DROITS ET DEVOIRS Part IV.
Plus nous avançons dans la réflexion, plus notre opinion peut varier, c’est notre faculté à combattre nos préjugés, il s’agit pas de nager toujours dans le sens du courant, pas plus que de nager à contre sens, ce qui serait aussi dommageable, nous devons essayer de n’être ni « bisounours » ni « réac », ce qui ne veut pas non plus dire que nous devons être dans la mode du en même temps, de la déification de la tolérance, cette tolérance qui rend supportable la vie en société et qui se situe entre la justice et l’amour avec sa compagne l’équité, les trois formant un triangle dont l’amour est pour moi le sommet, et si cela forme un cercle les deux cercles sont la justice et l’équité et l’amour est au centre. Je dois toujours me défier de l’équité qui est un ajustement de la justice à ma nature humaine, mais aussi au corps social, comme de la tolérance qui peut devenir une sorte de mépris, voir d’indifférence. Cela ne signifie pas par excès qu’il faille tolérer l’intolérance, se serait la porte ouverte à la haine. Si l’on admet que personne ne détient la vérité, car elle n’est pas une certitude on ne peut qu’être tolérant et à l’écoute de l’autre, c’est la reconnaissance du droit des autres, de l’autre. Peut-on pour autant infliger aux autres nos devoirs ? Peut-on aussi adopter toutes les opinions des autres, par principe, s’habiller des apparences, être d’accord avec toutes les opinions, c’est finalement n’en n’avoir aucune, c’est la pratique continuelle du en même temps, qui paralyse l’action, empêche toute vision. Tout flatteur vit aux dépens de celui qui l’écoute.
Tolérer c’est aussi reconnaître les droits des autres, c’est prendre conscience de l’universel, les droits de l’homme sont alors sans limites, pourvu que l’homme vise la beauté du bon et du juste, même s’il est sûr de ne jamais l’atteindre ce qui compte c’est le chemin. À propos de la tolérance Vladimir Jankélévitch a écrit :
« La conscience du fondement métaphysique de la tolérance est d’abord conscience de la vérité de l’autre, conscience de la vérité de tous les autres, conscience - que l’autre quel qu’il soit – et même si son message est très balbutiant (je ne sais ni lire ni écrire…), même s’il est maintenant mon ennemi – représente une humble parole de cette vérité. (…) Cette conscience de la vérité de l’autre quel nom pourrait lui convenir sinon celui de modestie. »
Qui suis-je donc pour juger si les autres font leur devoir ? Il ne s’agit pas encore une fois de tolérer, tous les vices, les caprices, les mensonges, de l’autre, des autres, mais d’écouter son message personnel, qui est la liberté de l’autre, son droit individuel, alors que les devoirs sont de l’ordre du collectif, certes essentiel à la vie sociale.
************
- _Consignes de travail_
[A] Recopiez mot pour mot l'extrait sur la tolérance, de « Qui suis-je donc » à « la vie sociale. ».
[B] Donnez la suite de l'extrait sur la tolérance, s'il vous plaît.

- _Données fournies_
************
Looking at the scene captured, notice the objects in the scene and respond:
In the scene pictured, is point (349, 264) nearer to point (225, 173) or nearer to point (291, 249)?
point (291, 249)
************
- _Corrigé de l'exercice_
[A]
Qui suis-je donc pour juger si les autres font leur devoir ? Il ne s’agit pas encore une fois de tolérer, tous les vices, les caprices, les mensonges, de l’autre, des autres, mais d’écouter son message personnel, qui est la liberté de l’autre, son droit individuel, alors que les devoirs sont de l’ordre du collectif, certes essentiel à la vie sociale.

[B]
C’est l’observation des droits naturels de l’homme qui fait naître en nous volonté de faire notre devoir. Les droits sont à la naissance des devoirs et non l’inverse, les devoirs sont les bornes, soumises à la loi de chaque groupe, de chaque pays, les droits sont universels. Les droits sont des principes, les devoirs sont du domaine du contrat. Les droits sont naturels, universels, les devoirs la conséquence sur le plan social des droits, les devoirs expriment une volonté générale, instituée par la loi.
Les écueils des devoirs :
Les devoirs peuvent devenir des étocs, ces têtes de roche que connaissent bien les marins. Ils surgissent sous l’influence du vent des marées. Suivant les époques surtout quand l’insécurité règne, quand le bras de l’état tremble, qu’il est incapable de protéger les citoyens. Les étocs apparaissent, ils sont moralisateurs, arbitraires, liberticides, ou de simples platitudes auxquelles tous nous souscrivons si nous sommes de bonne foi :
« Ne pas faire à autrui ce qu’on ne voudrait pas qu’il nous fasse. » (morale religieuse, puis laïque et reprise par les Francs-Maçons, qui semble si évidente)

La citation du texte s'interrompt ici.